– Каковы ваши убеждения? – он замялся, не зная, как ко мне обратиться – «заключенный» или «товарищ Делоне». И то и другое было как-то неуместно.
– Убеждения мои остались прежними, но я за них уже отсидел. Да и в настоящий момент этот вопрос неактуален – судя по советской прессе, в Чехословакии достигнута полная нормализация. Вы своего добились. А что до будущего, то если вы вновь задумаете кому-нибудь оказать «братскую помощь» танками, я уж, увольте, поддержку вам не гарантирую.
– Ну ладно, теперь-то вы чем намерены заниматься?
– Литературным творчеством, – безмятежно ответил я.
Полистав папку с моим делом, начальник вздохнул:
– Впрочем, и правда, здесь есть похвальные отзывы о вас известных советских писателей. Так и запишем для порядка: «Намерен заниматься литературным творчеством». Ждите здесь, есть еще некоторые формальности.
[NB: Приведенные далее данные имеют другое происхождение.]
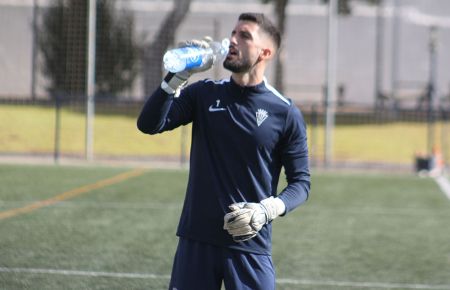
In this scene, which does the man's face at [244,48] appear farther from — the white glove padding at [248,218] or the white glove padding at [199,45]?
the white glove padding at [248,218]

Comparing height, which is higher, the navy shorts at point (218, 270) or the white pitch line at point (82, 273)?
the navy shorts at point (218, 270)

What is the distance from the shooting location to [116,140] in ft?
73.9

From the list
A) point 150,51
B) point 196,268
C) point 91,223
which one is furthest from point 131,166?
point 196,268

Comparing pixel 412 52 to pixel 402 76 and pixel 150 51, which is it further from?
pixel 150 51

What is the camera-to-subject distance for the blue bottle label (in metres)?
4.40

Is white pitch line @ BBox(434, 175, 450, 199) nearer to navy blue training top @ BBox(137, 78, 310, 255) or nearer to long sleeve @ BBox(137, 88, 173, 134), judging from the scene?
navy blue training top @ BBox(137, 78, 310, 255)

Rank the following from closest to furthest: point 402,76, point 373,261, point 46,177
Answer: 1. point 373,261
2. point 46,177
3. point 402,76

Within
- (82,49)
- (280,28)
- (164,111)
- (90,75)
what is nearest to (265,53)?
(164,111)

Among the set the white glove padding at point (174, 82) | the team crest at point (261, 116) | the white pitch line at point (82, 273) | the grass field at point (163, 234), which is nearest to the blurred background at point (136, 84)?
the grass field at point (163, 234)

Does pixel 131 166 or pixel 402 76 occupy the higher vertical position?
pixel 402 76

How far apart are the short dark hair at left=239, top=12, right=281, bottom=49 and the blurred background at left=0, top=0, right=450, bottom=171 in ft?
47.6

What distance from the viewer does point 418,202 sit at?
1431 centimetres

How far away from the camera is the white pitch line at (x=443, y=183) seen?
625 inches

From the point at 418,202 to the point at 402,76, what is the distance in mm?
18893
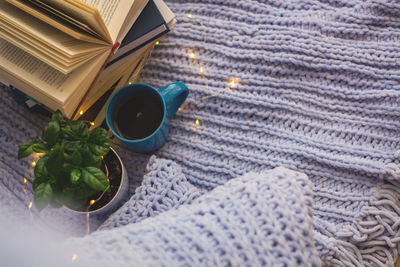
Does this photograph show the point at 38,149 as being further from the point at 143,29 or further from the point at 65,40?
the point at 143,29

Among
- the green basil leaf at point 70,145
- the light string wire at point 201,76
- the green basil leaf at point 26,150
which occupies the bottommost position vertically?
the light string wire at point 201,76

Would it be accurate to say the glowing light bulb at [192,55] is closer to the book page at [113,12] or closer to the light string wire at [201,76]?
the light string wire at [201,76]

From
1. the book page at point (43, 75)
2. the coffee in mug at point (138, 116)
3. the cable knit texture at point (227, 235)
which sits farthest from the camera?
the coffee in mug at point (138, 116)

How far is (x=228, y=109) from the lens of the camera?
30.2 inches

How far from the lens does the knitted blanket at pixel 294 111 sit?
692 mm

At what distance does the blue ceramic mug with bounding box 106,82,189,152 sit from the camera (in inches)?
27.1

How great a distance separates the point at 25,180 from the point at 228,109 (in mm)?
479

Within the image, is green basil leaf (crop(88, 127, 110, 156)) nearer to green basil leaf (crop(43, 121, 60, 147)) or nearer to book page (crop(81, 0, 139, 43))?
green basil leaf (crop(43, 121, 60, 147))

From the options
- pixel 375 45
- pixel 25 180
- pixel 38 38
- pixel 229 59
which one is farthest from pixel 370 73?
pixel 25 180

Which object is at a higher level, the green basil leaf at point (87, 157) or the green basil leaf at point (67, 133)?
the green basil leaf at point (67, 133)

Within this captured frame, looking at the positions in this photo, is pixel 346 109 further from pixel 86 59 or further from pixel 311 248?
pixel 86 59

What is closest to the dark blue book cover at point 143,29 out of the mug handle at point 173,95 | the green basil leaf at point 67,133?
the mug handle at point 173,95

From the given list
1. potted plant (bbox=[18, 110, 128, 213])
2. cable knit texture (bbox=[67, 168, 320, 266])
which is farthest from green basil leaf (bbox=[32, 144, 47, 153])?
cable knit texture (bbox=[67, 168, 320, 266])

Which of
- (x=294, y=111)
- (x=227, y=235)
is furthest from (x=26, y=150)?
(x=294, y=111)
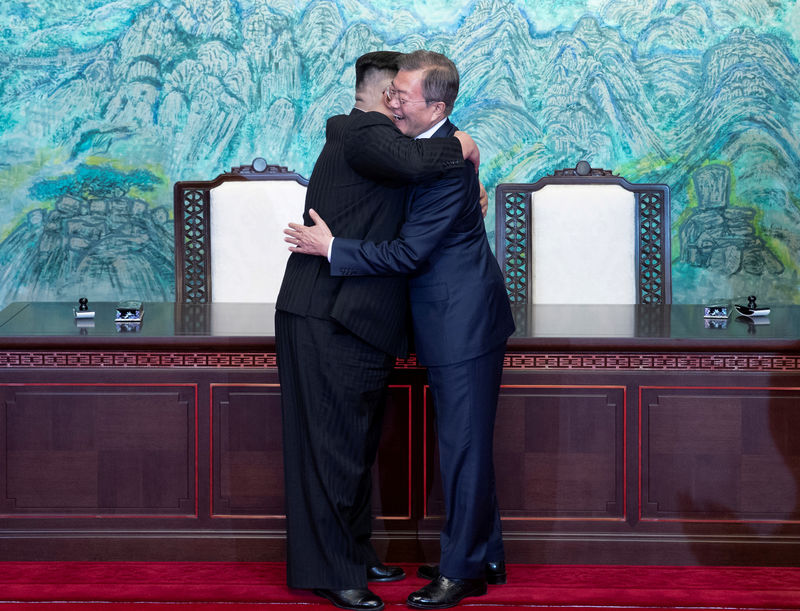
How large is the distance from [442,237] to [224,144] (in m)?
2.49

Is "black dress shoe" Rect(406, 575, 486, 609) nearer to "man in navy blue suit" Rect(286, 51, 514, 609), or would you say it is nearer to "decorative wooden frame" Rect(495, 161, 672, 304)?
"man in navy blue suit" Rect(286, 51, 514, 609)

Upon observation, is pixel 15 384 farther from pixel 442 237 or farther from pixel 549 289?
pixel 549 289

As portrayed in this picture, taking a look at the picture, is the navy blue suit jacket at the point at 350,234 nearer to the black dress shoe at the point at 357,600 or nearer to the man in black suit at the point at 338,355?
the man in black suit at the point at 338,355

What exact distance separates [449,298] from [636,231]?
141cm

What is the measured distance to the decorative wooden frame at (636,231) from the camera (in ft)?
12.1

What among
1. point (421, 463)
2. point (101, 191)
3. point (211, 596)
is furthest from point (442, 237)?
point (101, 191)

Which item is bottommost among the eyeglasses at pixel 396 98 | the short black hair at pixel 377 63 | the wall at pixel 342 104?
the eyeglasses at pixel 396 98

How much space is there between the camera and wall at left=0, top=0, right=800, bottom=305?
4.64 m

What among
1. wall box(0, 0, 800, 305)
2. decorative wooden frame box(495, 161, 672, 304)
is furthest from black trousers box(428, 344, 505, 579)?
wall box(0, 0, 800, 305)

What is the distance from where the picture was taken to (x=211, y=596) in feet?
8.93

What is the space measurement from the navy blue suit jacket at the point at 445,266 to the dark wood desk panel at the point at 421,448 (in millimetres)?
365

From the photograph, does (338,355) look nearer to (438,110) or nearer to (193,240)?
(438,110)

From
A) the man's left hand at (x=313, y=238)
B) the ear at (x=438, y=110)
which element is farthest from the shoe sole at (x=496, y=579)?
the ear at (x=438, y=110)

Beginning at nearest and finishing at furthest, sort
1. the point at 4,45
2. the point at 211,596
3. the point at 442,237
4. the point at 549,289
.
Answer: the point at 442,237, the point at 211,596, the point at 549,289, the point at 4,45
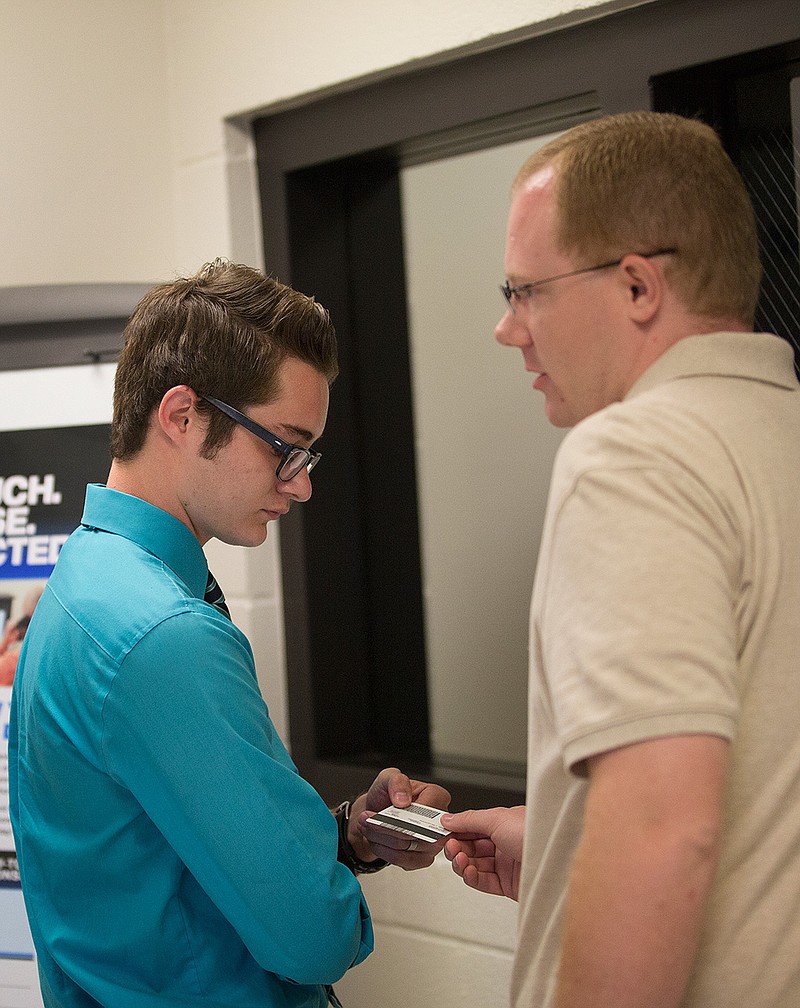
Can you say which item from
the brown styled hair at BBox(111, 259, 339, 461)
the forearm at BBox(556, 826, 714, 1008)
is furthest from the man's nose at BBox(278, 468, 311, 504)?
the forearm at BBox(556, 826, 714, 1008)

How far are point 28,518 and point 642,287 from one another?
1654 mm

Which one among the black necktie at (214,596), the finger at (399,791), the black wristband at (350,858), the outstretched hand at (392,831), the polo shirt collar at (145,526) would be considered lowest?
the black wristband at (350,858)

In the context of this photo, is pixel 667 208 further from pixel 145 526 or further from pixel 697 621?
pixel 145 526

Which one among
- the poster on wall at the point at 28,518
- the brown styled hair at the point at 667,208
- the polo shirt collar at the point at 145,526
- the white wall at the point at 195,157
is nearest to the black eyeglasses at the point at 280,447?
the polo shirt collar at the point at 145,526

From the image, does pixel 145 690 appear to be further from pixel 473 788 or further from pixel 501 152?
pixel 501 152

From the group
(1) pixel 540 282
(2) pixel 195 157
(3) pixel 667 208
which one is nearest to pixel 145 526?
(1) pixel 540 282

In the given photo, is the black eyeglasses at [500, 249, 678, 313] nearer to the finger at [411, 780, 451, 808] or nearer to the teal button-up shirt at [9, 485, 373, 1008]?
the teal button-up shirt at [9, 485, 373, 1008]

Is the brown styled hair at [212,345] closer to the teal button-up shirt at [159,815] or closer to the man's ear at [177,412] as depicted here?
the man's ear at [177,412]

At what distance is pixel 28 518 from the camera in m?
2.22

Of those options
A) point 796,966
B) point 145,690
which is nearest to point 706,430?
point 796,966

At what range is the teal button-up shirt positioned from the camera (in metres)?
1.13

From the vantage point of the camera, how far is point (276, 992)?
4.08 ft

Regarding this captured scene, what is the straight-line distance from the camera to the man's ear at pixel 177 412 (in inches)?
52.4

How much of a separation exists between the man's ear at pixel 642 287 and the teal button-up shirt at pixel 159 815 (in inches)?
21.9
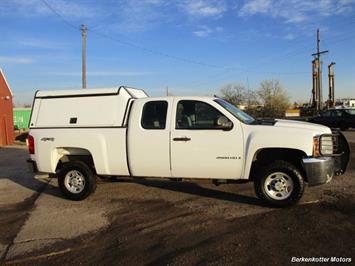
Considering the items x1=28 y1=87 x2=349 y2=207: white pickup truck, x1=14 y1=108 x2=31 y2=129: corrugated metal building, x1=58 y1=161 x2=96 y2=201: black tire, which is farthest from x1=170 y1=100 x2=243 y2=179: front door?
x1=14 y1=108 x2=31 y2=129: corrugated metal building

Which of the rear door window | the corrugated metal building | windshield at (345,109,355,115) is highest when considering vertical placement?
the corrugated metal building

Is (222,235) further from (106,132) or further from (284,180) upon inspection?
(106,132)

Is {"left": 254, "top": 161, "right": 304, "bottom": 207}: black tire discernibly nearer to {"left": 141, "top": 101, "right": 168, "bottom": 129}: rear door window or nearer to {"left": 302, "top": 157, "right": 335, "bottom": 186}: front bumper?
{"left": 302, "top": 157, "right": 335, "bottom": 186}: front bumper

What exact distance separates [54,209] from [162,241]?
2.99 m

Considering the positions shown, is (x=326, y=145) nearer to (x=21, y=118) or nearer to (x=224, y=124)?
(x=224, y=124)

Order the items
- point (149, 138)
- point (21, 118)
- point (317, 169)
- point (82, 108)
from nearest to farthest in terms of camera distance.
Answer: point (317, 169) < point (149, 138) < point (82, 108) < point (21, 118)

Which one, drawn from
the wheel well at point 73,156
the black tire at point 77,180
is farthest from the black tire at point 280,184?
the wheel well at point 73,156

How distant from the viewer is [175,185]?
31.0ft

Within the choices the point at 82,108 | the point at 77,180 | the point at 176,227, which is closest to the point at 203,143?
the point at 176,227

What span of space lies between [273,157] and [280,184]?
490 mm

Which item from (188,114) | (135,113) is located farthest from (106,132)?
(188,114)

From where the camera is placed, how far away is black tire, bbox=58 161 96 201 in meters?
8.12

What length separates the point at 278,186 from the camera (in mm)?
7039

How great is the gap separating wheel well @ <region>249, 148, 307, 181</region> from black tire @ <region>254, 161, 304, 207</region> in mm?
166
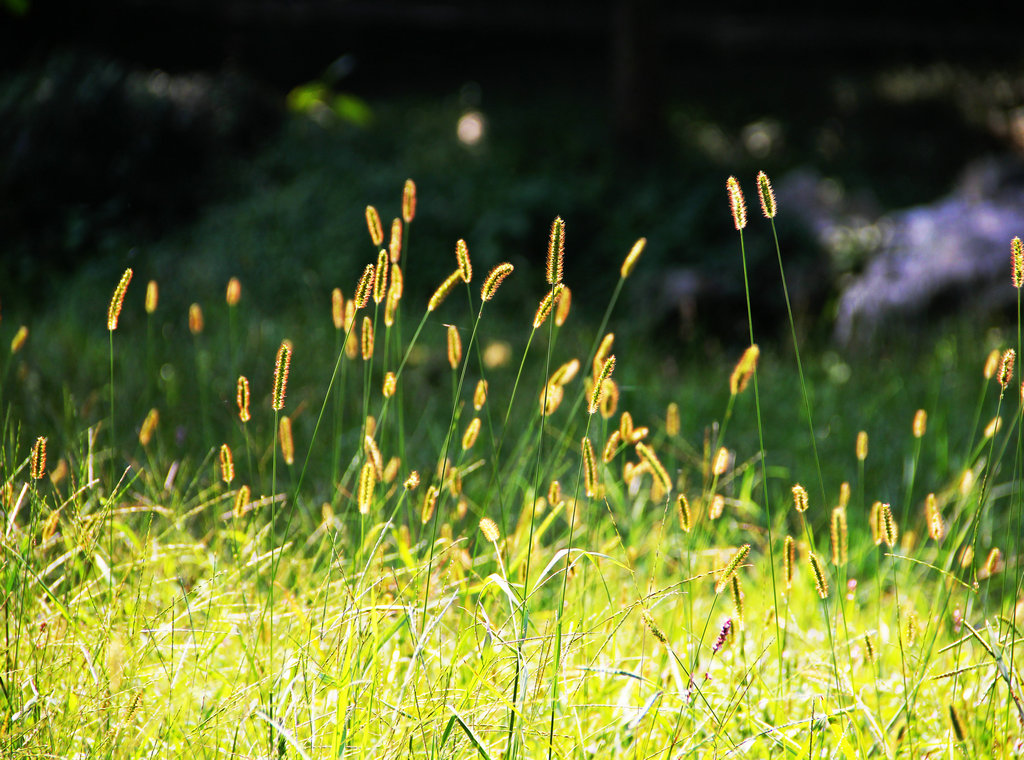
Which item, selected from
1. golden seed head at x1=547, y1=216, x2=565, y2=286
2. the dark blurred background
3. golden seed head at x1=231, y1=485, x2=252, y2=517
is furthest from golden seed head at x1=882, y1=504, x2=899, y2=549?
the dark blurred background

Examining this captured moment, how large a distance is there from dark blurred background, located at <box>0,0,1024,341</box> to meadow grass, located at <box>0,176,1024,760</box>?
1.17 metres

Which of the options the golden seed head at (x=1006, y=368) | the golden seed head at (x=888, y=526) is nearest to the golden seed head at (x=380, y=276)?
the golden seed head at (x=888, y=526)

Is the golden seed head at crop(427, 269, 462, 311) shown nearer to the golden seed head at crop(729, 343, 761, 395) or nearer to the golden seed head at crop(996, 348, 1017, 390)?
the golden seed head at crop(729, 343, 761, 395)

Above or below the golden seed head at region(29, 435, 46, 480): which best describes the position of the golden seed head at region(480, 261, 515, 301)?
above

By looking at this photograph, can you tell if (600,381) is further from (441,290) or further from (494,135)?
(494,135)

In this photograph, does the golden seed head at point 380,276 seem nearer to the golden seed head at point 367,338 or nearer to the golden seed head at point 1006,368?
the golden seed head at point 367,338

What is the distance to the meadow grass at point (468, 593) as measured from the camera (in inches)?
57.8

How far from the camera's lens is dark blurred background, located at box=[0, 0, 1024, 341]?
5.52 m

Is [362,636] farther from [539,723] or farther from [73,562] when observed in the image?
[73,562]

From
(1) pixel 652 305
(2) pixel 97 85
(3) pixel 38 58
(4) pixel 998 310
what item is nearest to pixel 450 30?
(3) pixel 38 58

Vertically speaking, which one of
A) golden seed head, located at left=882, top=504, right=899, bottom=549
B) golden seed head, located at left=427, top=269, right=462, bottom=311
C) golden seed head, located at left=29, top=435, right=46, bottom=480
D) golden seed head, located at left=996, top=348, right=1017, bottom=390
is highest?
golden seed head, located at left=427, top=269, right=462, bottom=311

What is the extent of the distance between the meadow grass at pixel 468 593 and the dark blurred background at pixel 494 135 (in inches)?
46.2

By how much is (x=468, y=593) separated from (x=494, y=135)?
7030mm

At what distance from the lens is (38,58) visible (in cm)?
724
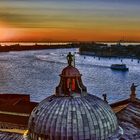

Через пять минут начальник вернулся.
– Ступайте в канцелярию за паспортом.
Когда я вышел, лиц в штатском в приемной уже не было.
Автобус с освободившимися ждал меня уже три часа. Не обращая внимания на окрики конвоя, я подошел к лагерным воротам и вскинул над головой скрещенные руки. Я знал, что зона ждет этого знака, кто-нибудь да увидит и поймет, что я на свободе.
Я медленно побрел к автобусу. Как ни покажется это многим странным, никакого чувства облегчения я не испытывал. Скорее, я ощущал горечь оттого, что не в моих силах помочь чем-то реальным моим друзьям, оставшимся на зоне. Не смогу помочь ни сейчас, ни когда их выпустят за ворота лагеря. Я знал, что никакой литературной и общественной деятельностью мне заниматься не дозволят…
* * *
Прошло полтора года. Я жил в Москве, но не у себя дома, скитался по квартирам друзей. За мной по пятам ходили то наряды милиции, то работники психдиспансеров. Я не хотел, чтоб они терзали моих родных бесконечными расспросами о том, что я делаю и с кем встречаюсь. В Москве в любом отделе кадров немедленно обращали внимание на особую отметку в паспорте – судимость. Я уезжал на раскопки в археологические экспедиции, оформлялся уже на месте в глухих местах, дабы не подводить рекомендовавших меня знакомых ученых. Все исхищрения эти нужны были, чтобы представить в милицию справку о том, что я тружусь на благо социалистической родины. Отсутствие такой справки могло незамедлительно повлечь за собой арест и год лагерей по статье о так называемом тунеядстве. В психдиспансерах, когда меня удавалось изловить, задавали мне один и тот же вопрос:
– Вы письма пишете?
– Пишу, – говорил я, – друзьям, знакомым.
– А почему же ваша подпись вот под этим заявлением, ставшим известным на Западе? – И совали мне в нос текст письма в защиту Буковского.